Given the strong theoretical reasons for thinking that academic interventions might complement each other, why might such conflicting results appear? One may be that school curricula are sufficiently redundant with effective early educational interventions that children who do not receive the early intervention learn the skills anyway, aided by the steeper learning curve at the beginning of knowledge acquisition (Campbell & Frey, 1970). Additionally, redundant curricula in the early school years may limit opportunities of preschool attendees to build on the knowledge they gained during an effective early educational intervention (Engel, Claessens, & Finch, 2013; Sarama & Clements, 2015). Based on the latter explanation, perhaps exposure to advanced instruction is a promising candidate for a sustaining environment following an early educational intervention.

On the other hand, complementarity may be limited because it is difficult for children to transfer knowledge learned in one context to another (Bailey, 2019; Kang et al., 2018). In combination with rapid learning among children who do not receive high quality educational interventions, both factors might limit the intervention children’s opportunities to transfer knowledge to content months or years later. If true, perhaps cognitive psychological theories may not inform predictions about sustaining environments in real world educational settings as well as they appear to.

Current Study

The purpose of the current study is to quantify evidence in favor of the sustaining environments hypothesis, as measured by positive interactions between early educational intervention and later educational quality on children’s later academic achievement. We begin by meta-analyzing existing studies that have attempted to estimate interactions between preschool and later educational quality. We then attempt to establish the direction and a plausible range of estimates of the interaction between preschool attendance and subsequent educational quality by using a specification curve analysis in a large, nationally representative dataset that has been used in several recent studies of the sustaining environments hypothesis. Specification curve analysis has been used in psychological research to test how analytical decisions affect the pattern of results (e.g., Rohrer, Egloff, & Schmukle, 2017).

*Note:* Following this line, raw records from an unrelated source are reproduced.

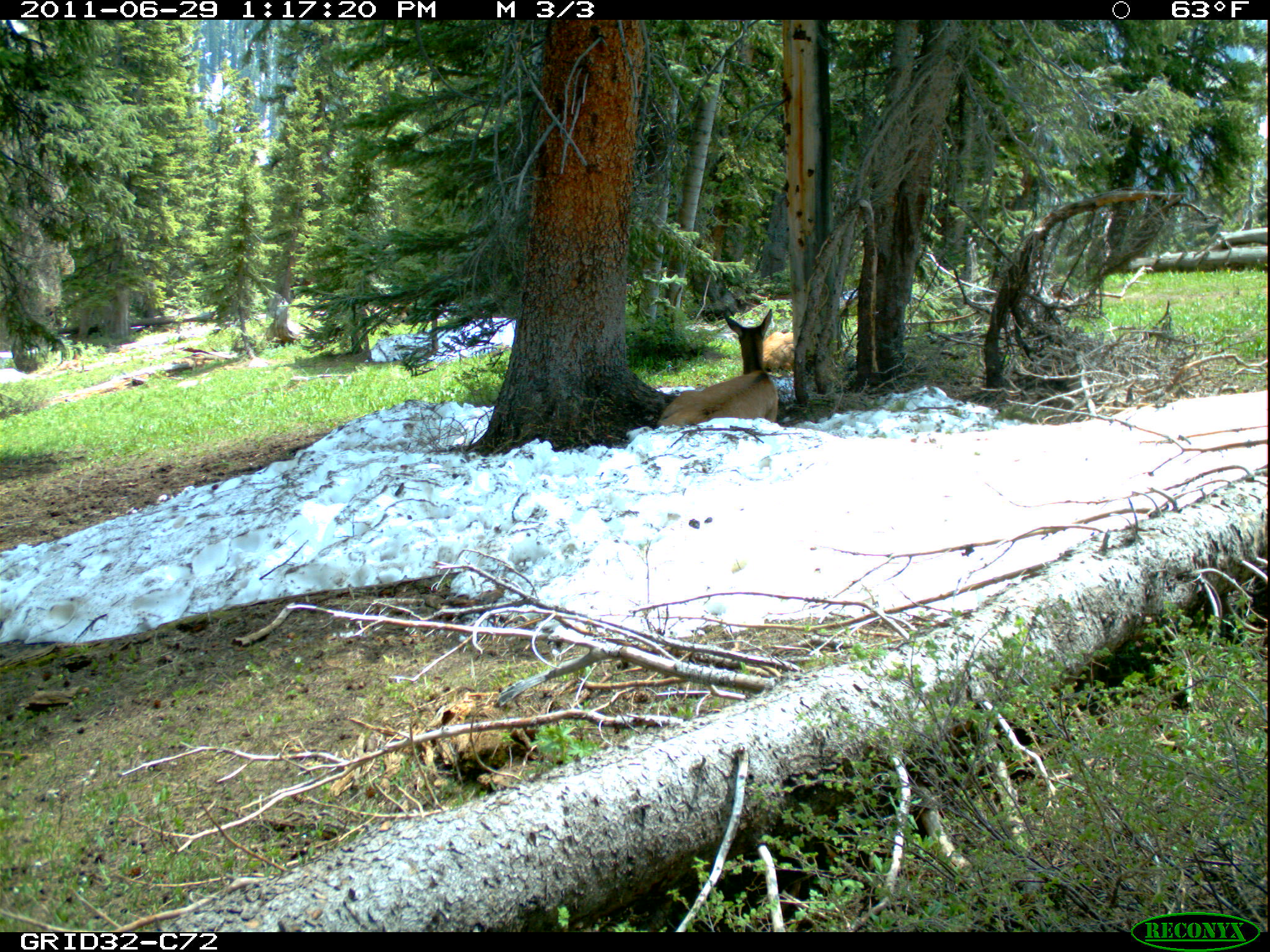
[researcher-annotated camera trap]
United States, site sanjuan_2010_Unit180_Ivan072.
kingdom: Animalia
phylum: Chordata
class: Mammalia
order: Artiodactyla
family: Cervidae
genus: Cervus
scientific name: Cervus elaphus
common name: red deer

The core theoretical prediction of the sustaining environments hypothesis is that the estimated causal effects of early educational interventions that raise children’s academic skills should be larger in higher quality subsequent educational environments. However, two additional auxiliary theories are needed to support this prediction: 1) the causal effects of preschool attendance and later educational quality can be estimated, and that 2) high-quality educational environments improve children’s academic skills. Assumption 1 warrants careful investigation, because data frequently come from studies using non-experimental designs, leaving estimates subject to selection bias. Violations of assumption 2 make tests of the sustaining environments hypothesis conceptually difficult: If a preschool program does not raise children’s elementary school achievement, on average, it is not clear that the sustaining environments hypothesis predicts complementarity between the preschool program and later educational quality. We attempt to address the key prediction and auxiliary assumptions of tests of the sustaining environments hypothesis by including the results of both experimental and non-experimental estimates in our meta-analysis and by generating estimates in the specification curve analysis based on a range of different statistical controls, definitions of preschool attendance, and measures of sustaining environmental factors.

Meta-Analytic Method

Data

We first conducted a literature search to identify all studies that reported a statistical interaction between a measure of early childhood educational quality and later childhood educational quality predicting to children’s later academic achievement. We searched the top three education and developmental research search engines, EBSCO host, ERIC, and PsycINFO for the terms shown in the supplementary materials, shown in Table S1, and sent out inquiries to researchers who had published in the area regarding relevant articles that we may have missed or have not been published. Our search terms were assessed through iterative inclusion and exclusion of terms that would appropriately capture studies addressing the interaction between a pre-K intervention and the quality of the subsequent environment utilizing different analytical strategies, datasets, and constructs. The criteria used to determine the most accurate search terms was to ensure that the following articles would be identified in each of the databases explored : Bailey, Duncan, Odgers, & Yu, (2017), Claessens, Engel, & Curran (2014), Jenkins et al (2018), and Magnuson, Ruhm, & Waldfogel (2007). . Only peer reviewed articles published in scholarly journals or working papers available from university websites, written in English, with a U.S. based sample, measuring early and later school quality, reporting achievement outcomes, and reporting an interaction between early and later school environment were included.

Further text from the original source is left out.